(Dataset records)
★ ★ ★ ★
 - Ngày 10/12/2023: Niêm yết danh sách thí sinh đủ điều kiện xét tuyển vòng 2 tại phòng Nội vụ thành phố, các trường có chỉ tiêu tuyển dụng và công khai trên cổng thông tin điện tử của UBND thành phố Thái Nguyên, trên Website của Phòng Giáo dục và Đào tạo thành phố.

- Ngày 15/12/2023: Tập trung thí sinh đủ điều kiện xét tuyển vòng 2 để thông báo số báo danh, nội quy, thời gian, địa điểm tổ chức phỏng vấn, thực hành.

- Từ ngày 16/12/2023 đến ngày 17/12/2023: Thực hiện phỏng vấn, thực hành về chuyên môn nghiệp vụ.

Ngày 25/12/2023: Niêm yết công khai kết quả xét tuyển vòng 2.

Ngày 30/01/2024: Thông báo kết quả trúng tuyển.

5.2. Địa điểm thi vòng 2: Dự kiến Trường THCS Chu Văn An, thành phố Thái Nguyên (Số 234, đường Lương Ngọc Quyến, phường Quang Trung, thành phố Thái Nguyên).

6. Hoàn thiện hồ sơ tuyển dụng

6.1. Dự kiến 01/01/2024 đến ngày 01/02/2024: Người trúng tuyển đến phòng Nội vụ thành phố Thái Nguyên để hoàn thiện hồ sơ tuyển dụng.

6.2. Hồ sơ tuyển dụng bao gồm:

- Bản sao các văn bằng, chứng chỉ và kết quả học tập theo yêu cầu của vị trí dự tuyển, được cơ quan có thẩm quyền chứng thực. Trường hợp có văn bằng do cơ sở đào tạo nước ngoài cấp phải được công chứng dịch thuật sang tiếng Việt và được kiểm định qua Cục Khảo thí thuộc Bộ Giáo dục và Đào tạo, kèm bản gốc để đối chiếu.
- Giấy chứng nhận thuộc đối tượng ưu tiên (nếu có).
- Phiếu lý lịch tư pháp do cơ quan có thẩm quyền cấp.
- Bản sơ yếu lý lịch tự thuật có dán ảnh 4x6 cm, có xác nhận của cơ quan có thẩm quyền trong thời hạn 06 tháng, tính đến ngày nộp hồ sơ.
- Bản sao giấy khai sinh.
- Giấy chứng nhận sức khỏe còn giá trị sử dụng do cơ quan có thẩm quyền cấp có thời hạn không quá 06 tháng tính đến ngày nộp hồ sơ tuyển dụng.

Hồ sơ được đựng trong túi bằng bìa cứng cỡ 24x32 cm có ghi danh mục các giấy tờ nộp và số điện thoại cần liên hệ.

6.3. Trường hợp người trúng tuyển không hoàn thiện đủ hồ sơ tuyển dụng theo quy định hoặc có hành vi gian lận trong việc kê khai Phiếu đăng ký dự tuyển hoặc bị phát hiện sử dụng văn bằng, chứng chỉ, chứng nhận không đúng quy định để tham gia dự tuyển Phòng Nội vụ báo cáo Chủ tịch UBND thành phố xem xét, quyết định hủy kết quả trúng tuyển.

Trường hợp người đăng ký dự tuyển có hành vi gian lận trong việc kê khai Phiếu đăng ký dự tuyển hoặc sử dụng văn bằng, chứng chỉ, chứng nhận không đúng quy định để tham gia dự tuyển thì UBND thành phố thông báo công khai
★ ★ ★ ★
What to produce: Whenever the string "lịch" shows up in a line of the records, copy that line.

Result of the exercise:
- Phiếu lý lịch tư pháp do cơ quan có thẩm quyền cấp.
- Bản sơ yếu lý lịch tự thuật có dán ảnh 4x6 cm, có xác nhận của cơ quan có thẩm quyền trong thời hạn 06 tháng, tính đến ngày nộp hồ sơ.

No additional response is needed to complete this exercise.